DIRECTIONS FOR THIS TASK:
Wherever the string "knowledge" turns up in the data, copy the whole line.

AVAILABLE DATA:
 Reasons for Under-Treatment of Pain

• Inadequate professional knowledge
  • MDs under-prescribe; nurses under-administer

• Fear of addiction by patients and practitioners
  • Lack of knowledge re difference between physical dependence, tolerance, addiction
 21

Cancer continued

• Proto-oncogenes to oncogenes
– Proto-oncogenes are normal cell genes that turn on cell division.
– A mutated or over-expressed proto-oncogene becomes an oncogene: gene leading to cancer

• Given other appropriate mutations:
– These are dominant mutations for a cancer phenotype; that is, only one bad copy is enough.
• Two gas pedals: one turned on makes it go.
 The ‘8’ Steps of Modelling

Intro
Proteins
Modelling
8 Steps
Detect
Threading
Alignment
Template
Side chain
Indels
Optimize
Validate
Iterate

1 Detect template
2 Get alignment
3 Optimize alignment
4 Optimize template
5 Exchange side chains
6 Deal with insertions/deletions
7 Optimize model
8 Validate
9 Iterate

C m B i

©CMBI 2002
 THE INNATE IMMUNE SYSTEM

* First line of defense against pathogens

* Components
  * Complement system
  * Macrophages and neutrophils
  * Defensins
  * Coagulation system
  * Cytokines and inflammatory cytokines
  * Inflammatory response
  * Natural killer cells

--

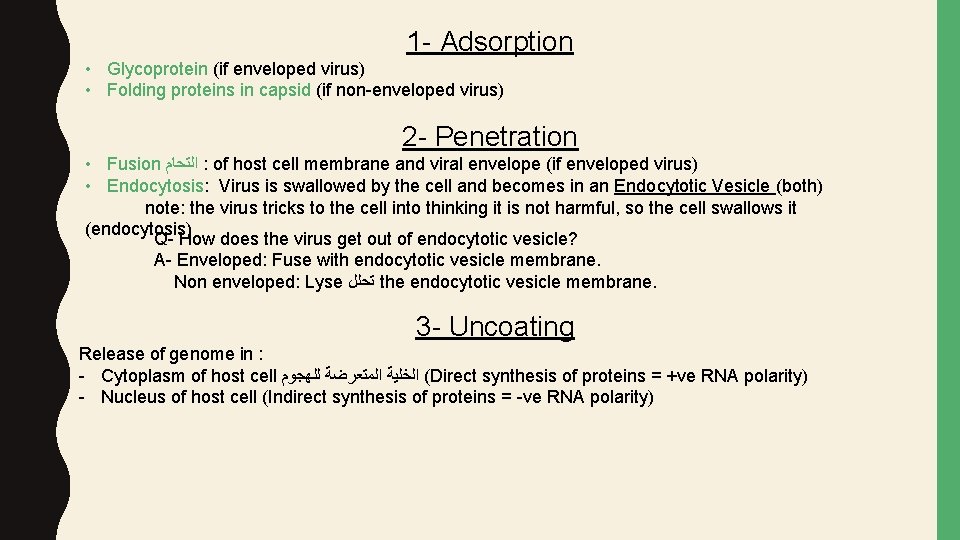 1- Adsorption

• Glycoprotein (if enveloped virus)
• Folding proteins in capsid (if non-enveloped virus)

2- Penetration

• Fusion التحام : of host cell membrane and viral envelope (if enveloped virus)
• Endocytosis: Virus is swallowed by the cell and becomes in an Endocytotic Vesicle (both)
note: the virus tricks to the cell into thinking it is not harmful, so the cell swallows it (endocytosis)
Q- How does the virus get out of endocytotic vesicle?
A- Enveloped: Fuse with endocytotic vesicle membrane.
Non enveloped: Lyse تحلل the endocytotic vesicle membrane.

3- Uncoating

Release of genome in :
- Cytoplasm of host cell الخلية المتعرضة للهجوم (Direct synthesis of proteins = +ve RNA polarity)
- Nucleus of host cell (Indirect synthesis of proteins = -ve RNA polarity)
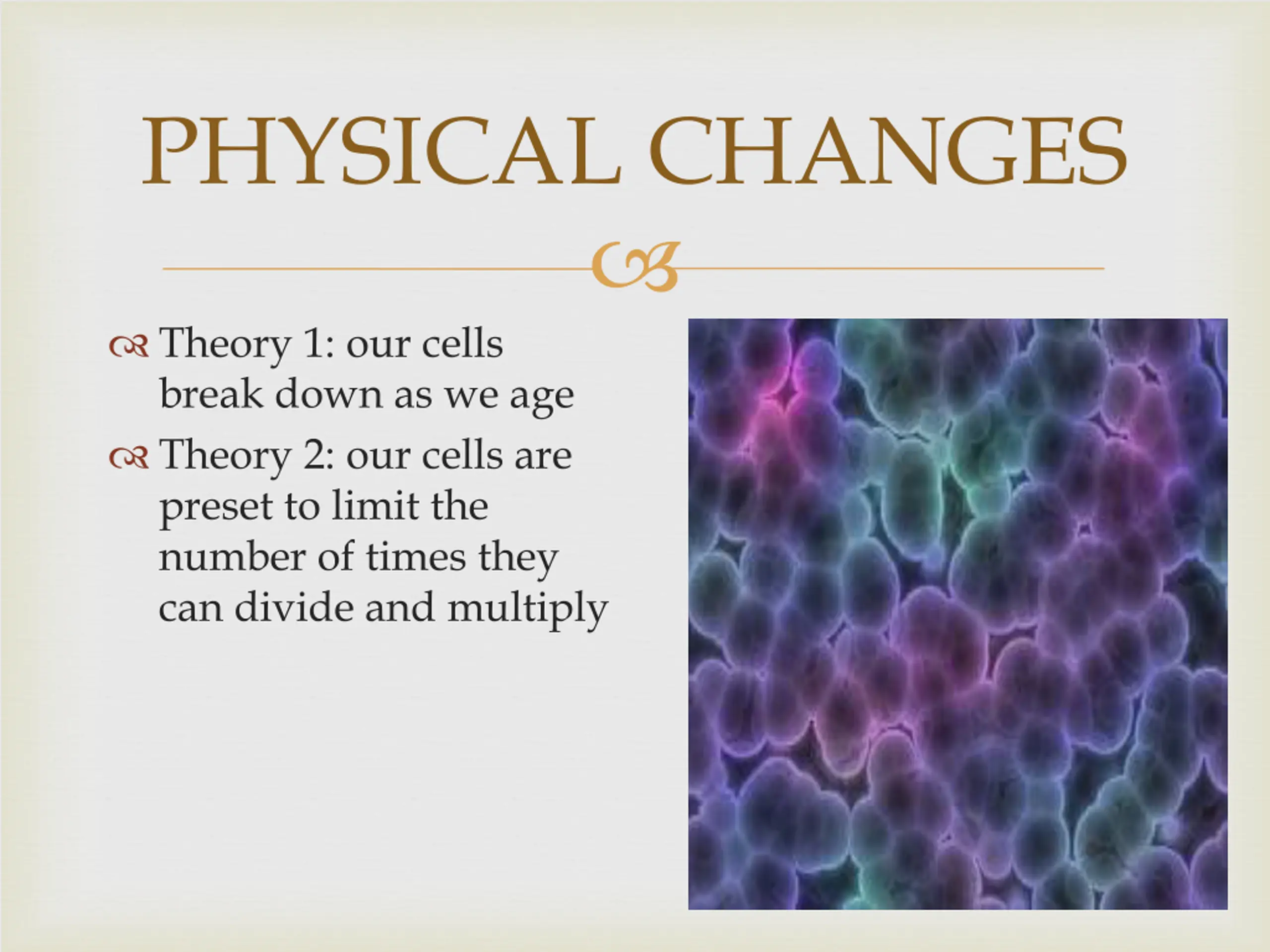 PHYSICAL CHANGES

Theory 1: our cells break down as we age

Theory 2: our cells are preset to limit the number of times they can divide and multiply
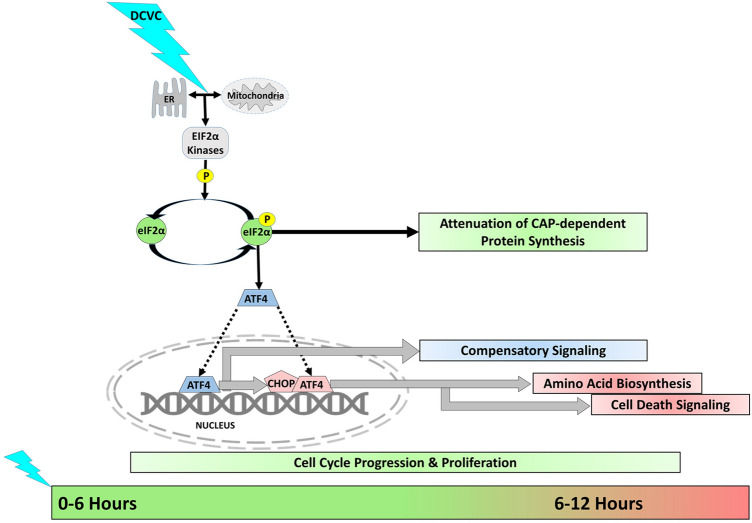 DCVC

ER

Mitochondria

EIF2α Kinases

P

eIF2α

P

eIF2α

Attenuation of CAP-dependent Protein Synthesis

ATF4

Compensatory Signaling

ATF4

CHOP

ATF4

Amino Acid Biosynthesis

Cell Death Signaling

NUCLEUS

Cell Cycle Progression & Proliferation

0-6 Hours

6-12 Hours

...

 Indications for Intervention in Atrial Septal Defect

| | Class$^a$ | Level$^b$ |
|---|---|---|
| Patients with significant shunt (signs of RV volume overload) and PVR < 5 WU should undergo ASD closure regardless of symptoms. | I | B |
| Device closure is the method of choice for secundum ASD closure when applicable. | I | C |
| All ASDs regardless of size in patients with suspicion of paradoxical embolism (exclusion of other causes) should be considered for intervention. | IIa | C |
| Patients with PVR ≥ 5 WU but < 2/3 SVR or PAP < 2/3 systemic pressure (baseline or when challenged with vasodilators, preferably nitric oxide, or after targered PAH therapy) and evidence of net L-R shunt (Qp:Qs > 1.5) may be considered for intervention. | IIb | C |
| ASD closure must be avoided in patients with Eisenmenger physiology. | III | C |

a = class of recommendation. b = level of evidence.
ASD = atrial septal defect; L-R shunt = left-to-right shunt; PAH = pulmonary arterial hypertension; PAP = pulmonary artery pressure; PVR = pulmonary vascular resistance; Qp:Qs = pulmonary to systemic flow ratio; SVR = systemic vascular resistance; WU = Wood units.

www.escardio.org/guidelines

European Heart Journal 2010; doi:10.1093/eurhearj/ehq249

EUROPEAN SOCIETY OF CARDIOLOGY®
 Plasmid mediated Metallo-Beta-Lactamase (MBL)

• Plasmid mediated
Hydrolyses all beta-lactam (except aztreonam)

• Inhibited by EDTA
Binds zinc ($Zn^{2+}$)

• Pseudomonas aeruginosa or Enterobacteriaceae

EXERCISE RESPONSE:
• Inadequate professional knowledge
  • Lack of knowledge re difference between physical dependence, tolerance, addiction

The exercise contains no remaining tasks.